La tête entre les mains, les coudes sur les genoux pliés, les pieds dans le sable chaud, le soleil sur ma peau. Douleur intérieure de mes chats effacés dans l’air du temps passé. Le paradis m’enrobe de ses bontés, mon cœur est lourd, un petit vent tout doux me caresse les boucles folles. Clapotis de lac miroir, paysage enchanteur qui baume ma plaie à vif. Saveurs de fin d’été, le vert des arbres se fonce, la plage se vide des citadins en vacances repartis organiser leur havre d’hiver.

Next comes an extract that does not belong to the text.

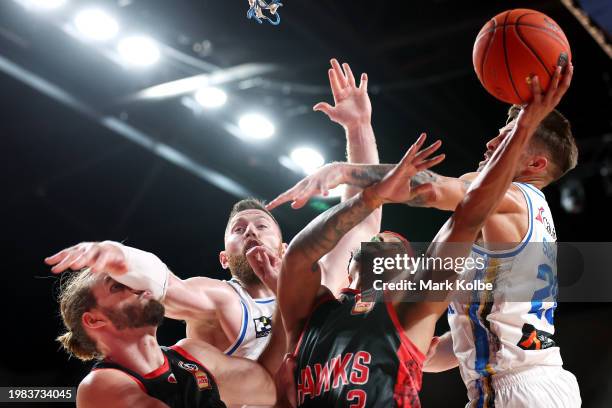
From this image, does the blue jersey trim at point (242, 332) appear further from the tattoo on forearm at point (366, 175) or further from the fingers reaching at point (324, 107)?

Un abruti astique son bateau juste sous mon nez qui s’irrite des effluves caustiques qui le traversent! Bon ça va il brille assez fort ton bateau, tu peux lâcher le morceau! C’est pas une perle rare non plus s’époumone ma conscience dans la jungle de mes pensées! Est-ce que cela vaut vraiment la peine d’utiliser je ne sais quel produit chimique pour le faire scintiller? Ce truc là qui pue l’horreur, c’est dans le lac que cela finit! Pollueur du dimanche qui astique et empoisonne. Spécimen typique d’humain égoïste. Allez frotte, frotte mon garçon, plus fort, encore plus fort, c’est sur ça va te rendre moins con! Allez encore un effort, frotte plus fort...

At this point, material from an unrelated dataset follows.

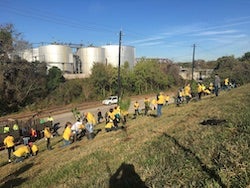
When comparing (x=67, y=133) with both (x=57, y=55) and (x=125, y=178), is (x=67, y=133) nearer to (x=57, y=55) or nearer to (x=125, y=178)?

Mon bureau de nature est désert. Petit bout de sable oublié au bout de la longue plage ensoleillée. Mon bureau invisible est en cet endroit peu fréquenté. Petit coin tranquille qui intimide les étrangers et qui est délaissé par les habitués. Ceux-ci préfèrent faire barboter leur progéniture plus loin, dans la zone surveillée. Évidement il faut une tache à mon bonheur de solitude ensablée! Une tache qui m’empuante, un peu chauve sur les bords, une tache odorante qui doit absolument faire briller son cher bateau si « bô ». Je me demande quel effet peut avoir son produit miracle sur les truites géantes cachées au fond des petites baies qui parsèment le lac à mes pieds...

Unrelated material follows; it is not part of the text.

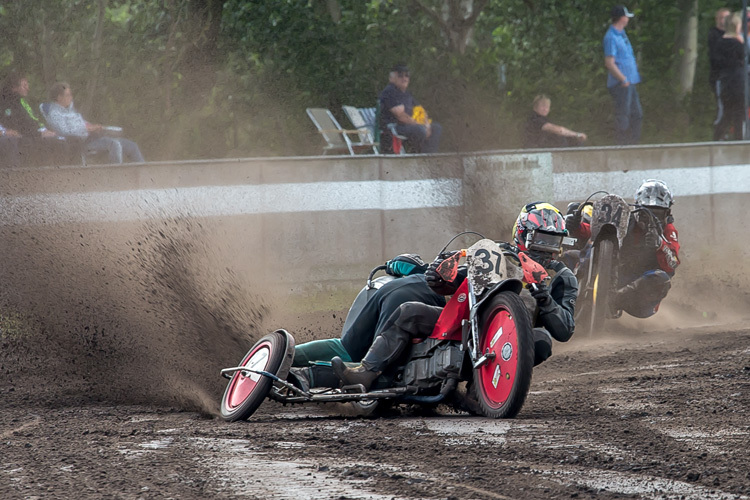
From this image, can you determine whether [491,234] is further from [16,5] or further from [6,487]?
[6,487]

Mais aujourd’hui vraiment, c’est excellent! Mon cher abruti, maniaque de la propreté mécanique a un bateau assez gros pour me boucher le paysage! C’est juste parfait! Pas de répit pour ma pomme. Je me régale et ton "Régal", mon bonhomme, présentement, il me chauffe les nerfs subtilement mais sûrement.

D’ailleurs, il est si incroyable ton bateau que je vais le mitrailler de ma main digitale, et même plus, je vais l’exposer « live on line » pour que tout le monde puisse voir comment il est superbe ton bateau. Ô combien il est propre et scintillant! Allez agenouille toi encore plus bas. Salue-bien la connerie humaine que tu projettes sous mes yeux désabusés. T’as bien l’air d’avoir du être baisable dans tes jours heureux, pourtant là mon beau, c’est pas ton bateau qui te rendra la gloire de tes 20 ans! Allez frotte plus fort! Courbe bien l'échine devant ta mécanique. Bande bien tes muscles au travail attentionné de l’homme dévoué à son jouet rutilant et puant...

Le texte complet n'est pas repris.